Auteur : Serge BOYER. Professeur agrégé d'histoire-géographie. Au lycée Ozenne dep 2002, j'ai eu des activités de formation à l'IUFM et participé à des manuels et rédigé des articles dans la revue "Espace Prépas". Enseigne en CPGE depuis 2009. Auteur principal du nouveau manuel "réussir sa prépa" sorti en 2017 chez Studyrama et réactualisé pour le nouveau programme (sortie juin 2021). Jurys : CAPES, ECRICOME, TBS, GEM. Chargé de cours à TSE sur l'histoire des faits économiques et de TD de géopolitique à l'Université Jean Jaurès. Mail : sergeboyer@netcourrier.com

dimanche 22 octobre 2017

Complément de cours : la Suède de 1914 à 1945



La Suède durant les guerres européennes (1914-1945)

 Le monde en 1927 (source : Atlashistorique.net)
##############################
◆ Tâche courte 1: Comptez les lignes des enregistrements où figure le mot « farthest ». Donnez seulement ce nombre.

◆ Données brutes:
##############################
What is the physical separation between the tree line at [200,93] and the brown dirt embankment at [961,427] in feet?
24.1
##############################
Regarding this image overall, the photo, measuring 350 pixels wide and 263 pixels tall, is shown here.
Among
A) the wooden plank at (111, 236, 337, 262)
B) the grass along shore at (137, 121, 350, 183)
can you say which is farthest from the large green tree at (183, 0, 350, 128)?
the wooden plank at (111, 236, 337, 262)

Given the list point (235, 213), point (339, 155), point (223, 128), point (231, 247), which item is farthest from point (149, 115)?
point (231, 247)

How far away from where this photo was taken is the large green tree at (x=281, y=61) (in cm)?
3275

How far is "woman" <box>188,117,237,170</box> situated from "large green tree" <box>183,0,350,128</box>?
##############################
◆ Tâche courte 2: Restituez le texte affiché en entier, à l'identique.

◆ Réponse 1: 2

◆ Réponse 2:
Auteur : Serge BOYER. Professeur agrégé d'histoire-géographie. Au lycée Ozenne dep 2002, j'ai eu des activités de formation à l'IUFM et participé à des manuels et rédigé des articles dans la revue "Espace Prépas". Enseigne en CPGE depuis 2009. Auteur principal du nouveau manuel "réussir sa prépa" sorti en 2017 chez Studyrama et réactualisé pour le nouveau programme (sortie juin 2021). Jurys : CAPES, ECRICOME, TBS, GEM. Chargé de cours à TSE sur l'histoire des faits économiques et de TD de géopolitique à l'Université Jean Jaurès. Mail : sergeboyer@netcourrier.com

dimanche 22 octobre 2017

Complément de cours : la Suède de 1914 à 1945



La Suède durant les guerres européennes (1914-1945)

 Le monde en 1927 (source : Atlashistorique.net)